In my review of the literature, I sought to find a bridge between the perspective of inherent human dignity and an alternative perspective of dignity, namely that of recognition and respect.  Although she held to a notion of inherent human dignity, the voice of Hannah Arendt, a mid-20th century political theorist, lends itself to this conversation and appears to bridge these two dichotomous understandings of human dignity (namely, inherency versus recognition/respect).

Arendt’s work acknowledged that of Edmund Burke (1729-1797), most particularly on his insistence that human existence confers no moral entitlements and that all such entitlements rely upon authoritative forms of recognition found in definite communities (Isaac, 1996).  Arendt (1958/1998) posits that the world is what human beings make of it.  Human efforts and agreements provide the only assurances of human rights and human dignity.

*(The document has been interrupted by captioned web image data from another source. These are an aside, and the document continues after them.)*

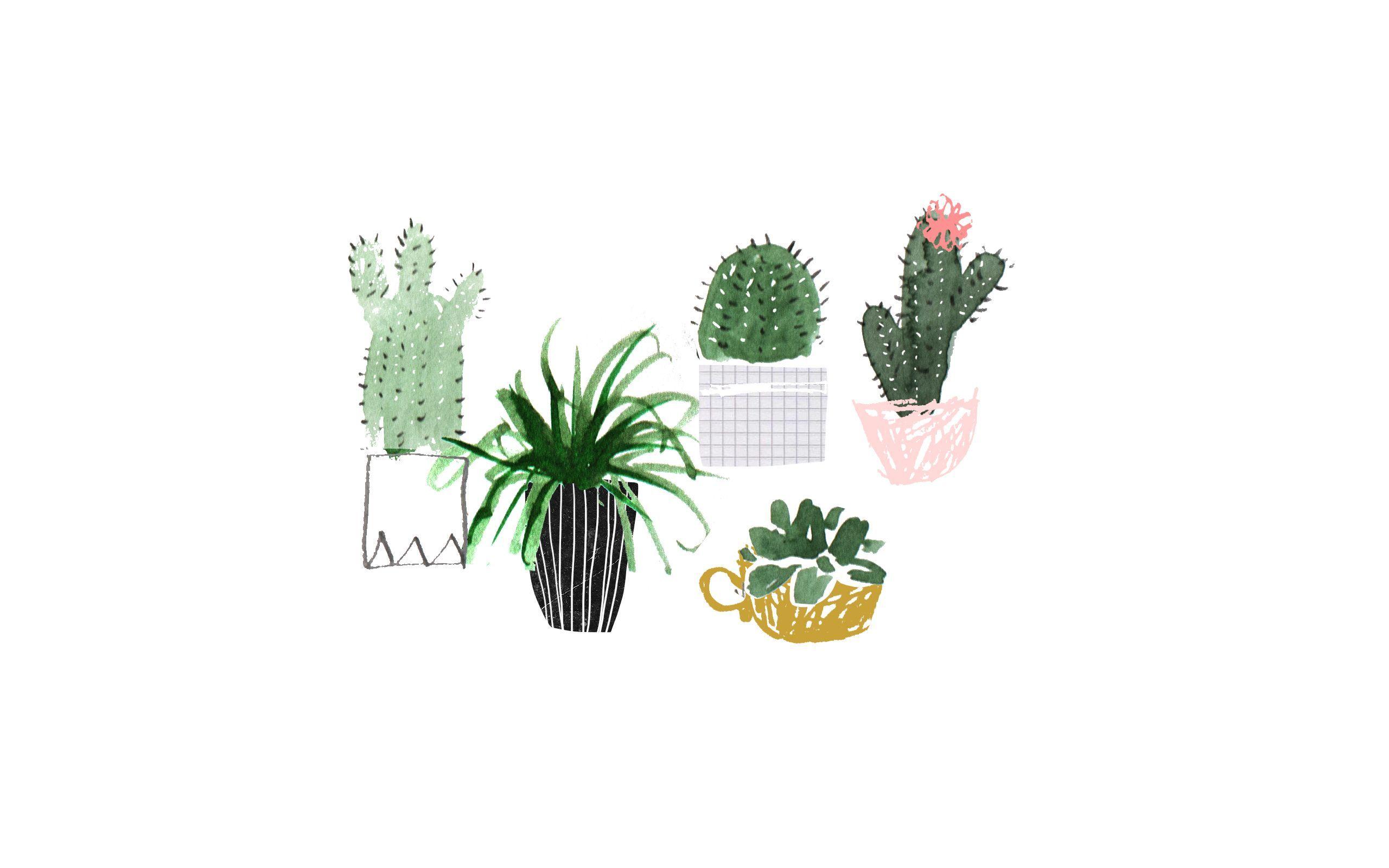 Cactus Wallpaper For Computer Watercolor Desktop Wallpaper Plant Wallpaper Pastel Background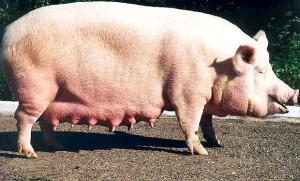 выбор свиноматки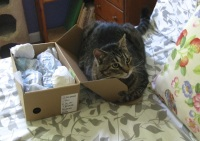 Gilbert inhabits the box.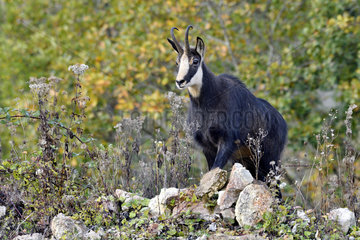 Alpine chamois (Rupicapra rupicapra) in a working quarry in the Pays de Montbeliard  Doubs  France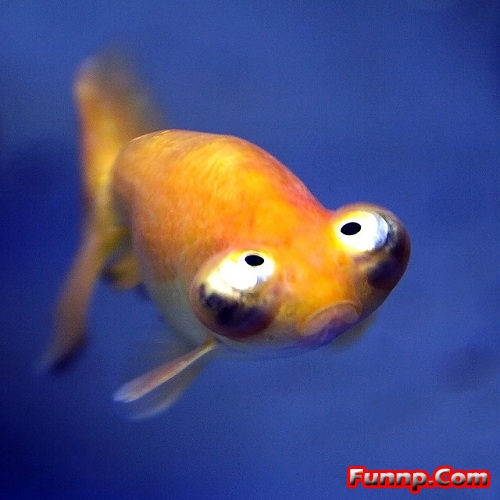 Funny Looking Fish Pictures For Kids Cartoons Captions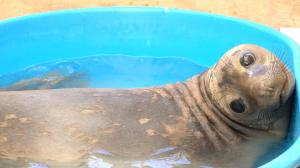 Elefante marino es reintegrado a su habitad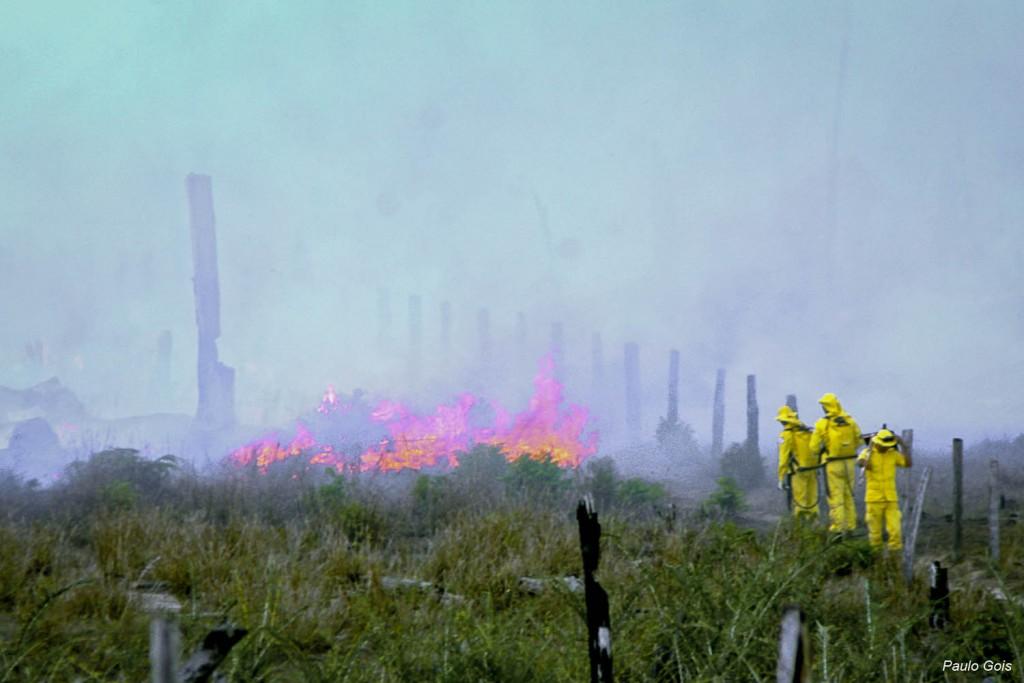Brigadistas combatendo incêndio na zona rural de Caracaraí em março de 2016  (Foto: Paulo Gois/AmReal)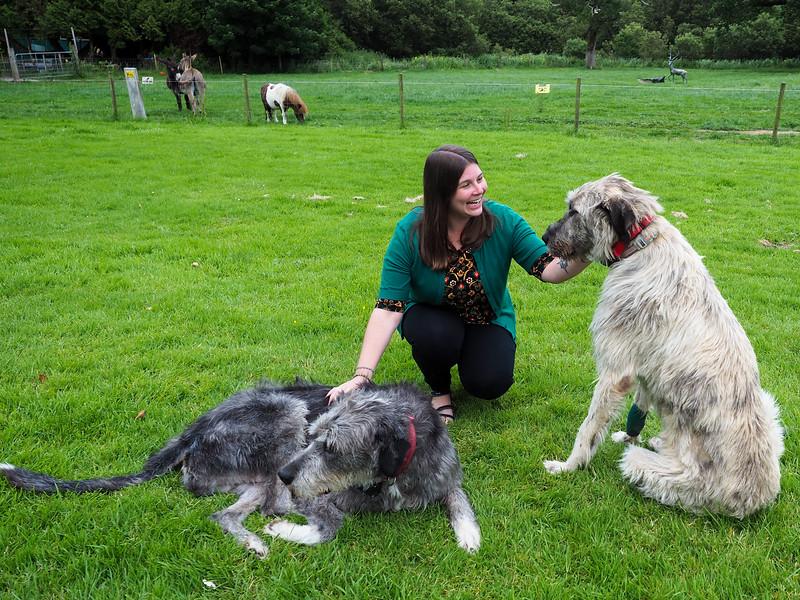 Making Irish Wolfhound friends at Ballyseede Castle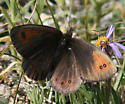 Colorado Alpine - Erebia callias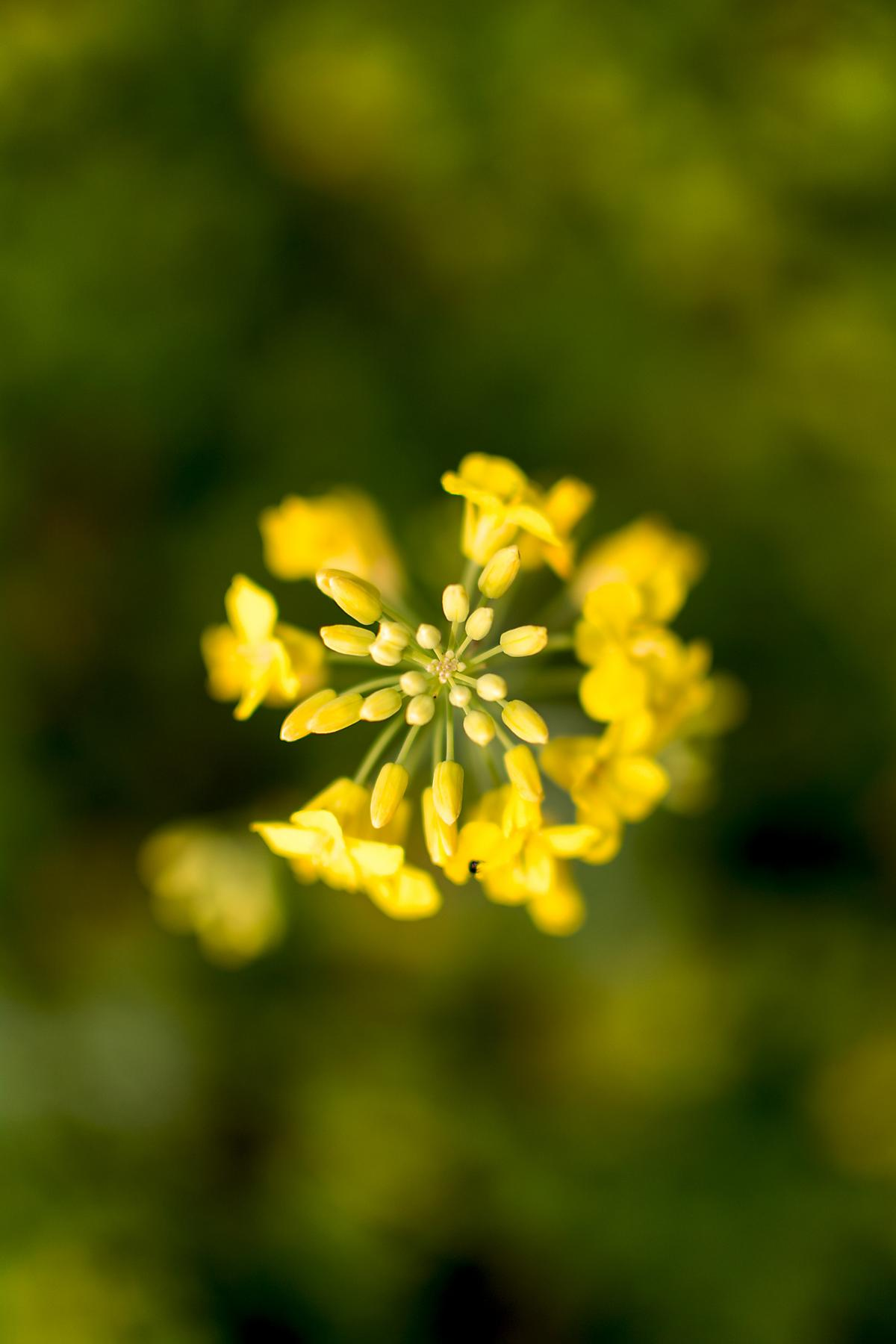 Canola Rape Flower Close-Up - Free Image For Commercial Use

Arendt discussed persons who, by virtue of their statelessness, have no rights because no organized body recognizes them.  Rationality, or even being born into the human family, is insufficient to be recognized as providing a legitimate claim to rights (Arendt, 1968).  More so, members of a social community must recognize and incorporate its members.  Arendt (1968) provides an ontological argument for human dignity in the existence of a common world culturally shared.  Human dignity is possible in the reality of a common world and common experiences (Parekh, 2008).  Arendt (1968) posited that  human beings are not born equal, but become equal as members of a group on the strength of the decision to guarantee mutually equal rights to each person.  This is an important segue that appears to bridge two conversations; namely, the conversation regarding the inherency of human dignity and the conversation regarding human dignity as a social construction that involves the human acts of recognition and respect.

Johannes Fischer, a scholar at the Universität Zürich (Institut für Sozialethik), argued that human beings, nomen dignitatis (that is, a dignity-conferring name), possess dignity through the processes of recognition and respect.  The social world serves as the foundation of human dignity (Fischer, 2009a, 2009b, 2010).  This view contrasts sharply with the natural world perspective that a human being possesses dignity inherently by virtue of birth as a human being.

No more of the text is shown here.